- Born: 17 March 1978 (age 48) Hitchita, Oklahoma, U.S.
- Occupations: Make-up artist, musician
- Years active: 2004–present
- Known for: Appeared on Seasons 1 & 5 of SyFy television series Face Off

= Tate Steinsiek =

American make-up artist

Bryan "Tate" Steinsiek is an American SFX and prosthetic makeup artist. He is best known for his appearances on Seasons One and Five of the SyFy reality series Face Off. Steinsiek has worked on special effects and makeup for several films and television series, including Law & Order, Clash of the Gods, and The Amazing Spider-Man.

==Early life==
Steinsiek was born in Hitchita, Oklahoma to Butch Steinsiek, a boxer, and his wife Tommy Ann, an artist. Steinsiek told the Tulsa World that his mother had been contacted by his preschool teacher after he drew "a horrific monster with big fangs, vomiting blood." The teacher advised her not to allow Steinsiek to watch horror movies, to which she replied "he isn't allowed to anyway." He attended Morris High School in Morris, where he graduated in 1996. Steinsiek helped found the Tulsa-based groove metal band Pheed in January 1998, in which he played bass. After changing the band's name to Malevolence, the group garnered some local acclaim and, after opening for national acts Ice-T, Suicidal Tendencies, and Infectious Grooves the band relocated to Boston at the recommendation of their label.

==Career==
Shortly after relocating to Boston, Steinsiek left Malevolence to relocate again, this time to Pittsburgh, in order to work under the "Master of Splatters," Tom Savini.
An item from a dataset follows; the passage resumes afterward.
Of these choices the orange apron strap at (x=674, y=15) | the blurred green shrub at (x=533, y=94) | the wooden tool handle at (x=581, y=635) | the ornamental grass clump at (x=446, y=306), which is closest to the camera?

Savini then offered him the opportunity to work on the horror film Zombie Honeymoon, which was filming in New York City. Steinsiek relocated to Brooklyn in 2002, where he started his own SFX makeup company, Ill Willed Productions. By 2003, Steinsiek had provided special effects prosthetic makeup and prop fabrication work for clients including The Jim Henson Company, DreamWorks, NBC, HBO, and Xbox. While in New York, Steinsiek met his wife Holly, who is also a makeup artist; the pair worked together on the History Channel production Clash of the Gods, in which they each had an acting cameo as well. In 2006, he was featured on the reality series Making It Big, where he won the FX Challenge. As of September 2013, Steinsiek is in pre-production of his directorial debut, which is an adaptation of the Clive Barker short story Son of Celluloid.

In 2017, Steinsiek worked with seasonal retailer Spirit Halloween to design and sculpt several animatronics and props including Forest Demon, Menacing Molly, and a Hanging Slimer from the Ghostbusters franchise; later that year, the animatronics were finalized and mass-produced by manufacturer Crazy Create while the Slimer was produced by the manufacturer Party Time Latex Arts and Crafts Factory. In 2017, Steinsiek began working with Fangoria, doing special effects for 2018's Puppet Master: The Littlest Reich and 2019's film Satanic Panic. In 2019, he filmed his directorial debut, a reboot of Castle Freak. In 2019, he was also nominated (along with Preston Fassel) for a Rondo Hatton Classic Horror Award for Best Article.

===Face Off===

in 2011, Steinsiek was selected to compete in the first season of the SyFy reality series Face Off. Out of the original field of twelve contestants, Steinsiek made it to the final episode as one of the top three artists, eventually losing a tight race to winner Conor McCullagh. He was invited back to participate in the fifth season of the series, in which he and seven other series "veterans" were pitted against eight new contestants. In the season 5 episode "Living Art," Steinsiek dropped a clay mold onto his hand, crushing his fingers, resulting in his being taken to an emergency care clinic and receiving thirteen stitches. His fellow contestants helped clean out his mold and apply the first layer of latex during his three-hour absence; however, the final result still put Steinsiek in the bottom of the Spotlight Challenge for the first time of the season. Steinsiek was again runner-up to eventual season winner Laura Tyler.